Friday, February 19, 2010

No Idea What I am Doing

I sometimes wonder if I am the only parent that thinks "I have no idea what I am doing!"...

When I was pregnant with Landon I tried to do everything right. I played classical music in the car and in my classroom, I started eating vegetables, etc. I even remember telling my principal that I didn't care if he was cute as long as he was smart =). Well, as it turns out he's cute and smart - but I might be a little biased being his mother and all.

With the exception of a few sleepless nights early on, Landon was the perfect baby. He never fussed, smiled all of the time, slept through the night... I could not have asked for a better child. Now Lylli is a different story - poor thing has been opinionated since her first kick. She definitely gives us a run for our money. But that is a story for another day.

Anyway, I say all this so that you can appreciate my surprise at the difficulty of raising a school aged child. Ever since Landon started school at age 4 we have heard the same story, "Landon is such a sweet boy, but he talks too much and will not be still." Well duh! He IS a boy... and he is MY child!

▶ _DIRECTIVE 1_
According to the blog post, at what age did Landon start school?

▶ _MATERIAL TO PROCESS_
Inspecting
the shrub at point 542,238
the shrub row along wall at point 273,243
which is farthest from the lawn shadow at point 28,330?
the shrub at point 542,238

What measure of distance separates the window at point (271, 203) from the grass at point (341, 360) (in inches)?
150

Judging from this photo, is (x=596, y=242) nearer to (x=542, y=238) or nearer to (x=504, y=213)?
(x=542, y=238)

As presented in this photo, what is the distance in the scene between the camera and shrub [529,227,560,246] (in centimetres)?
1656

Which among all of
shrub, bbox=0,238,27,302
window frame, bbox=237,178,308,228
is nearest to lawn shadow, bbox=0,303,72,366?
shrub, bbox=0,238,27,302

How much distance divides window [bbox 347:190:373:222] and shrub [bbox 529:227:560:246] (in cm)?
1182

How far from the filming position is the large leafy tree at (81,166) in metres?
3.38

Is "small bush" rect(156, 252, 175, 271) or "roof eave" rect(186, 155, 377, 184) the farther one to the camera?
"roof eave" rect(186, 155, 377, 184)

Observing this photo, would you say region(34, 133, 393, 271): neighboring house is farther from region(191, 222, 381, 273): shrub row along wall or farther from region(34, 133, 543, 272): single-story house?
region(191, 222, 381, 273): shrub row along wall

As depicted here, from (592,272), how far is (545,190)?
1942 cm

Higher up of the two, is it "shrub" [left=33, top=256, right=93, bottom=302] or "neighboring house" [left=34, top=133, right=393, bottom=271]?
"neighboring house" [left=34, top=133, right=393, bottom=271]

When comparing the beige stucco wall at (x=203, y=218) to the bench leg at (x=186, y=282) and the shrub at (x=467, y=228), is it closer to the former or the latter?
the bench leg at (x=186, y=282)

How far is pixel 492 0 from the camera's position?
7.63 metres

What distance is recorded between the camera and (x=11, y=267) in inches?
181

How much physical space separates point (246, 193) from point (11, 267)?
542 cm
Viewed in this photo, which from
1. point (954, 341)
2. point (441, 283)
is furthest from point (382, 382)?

▶ _DIRECTIVE 2_
Please rewrite the rows beginning at the line that has "When comparing the" and continuing through the end of the rows, replacing "photo" with "image" and leaving everything else unchanged.

▶ _EXERCISE ANSWER 1_
Age 4

▶ _EXERCISE ANSWER 2_
When comparing the beige stucco wall at (x=203, y=218) to the bench leg at (x=186, y=282) and the shrub at (x=467, y=228), is it closer to the former or the latter?
the bench leg at (x=186, y=282)

How far is pixel 492 0 from the camera's position?
7.63 metres

What distance is recorded between the camera and (x=11, y=267) in inches?
181

How much physical space separates point (246, 193) from point (11, 267)?
542 cm
Viewed in this image, which from
1. point (954, 341)
2. point (441, 283)
is furthest from point (382, 382)?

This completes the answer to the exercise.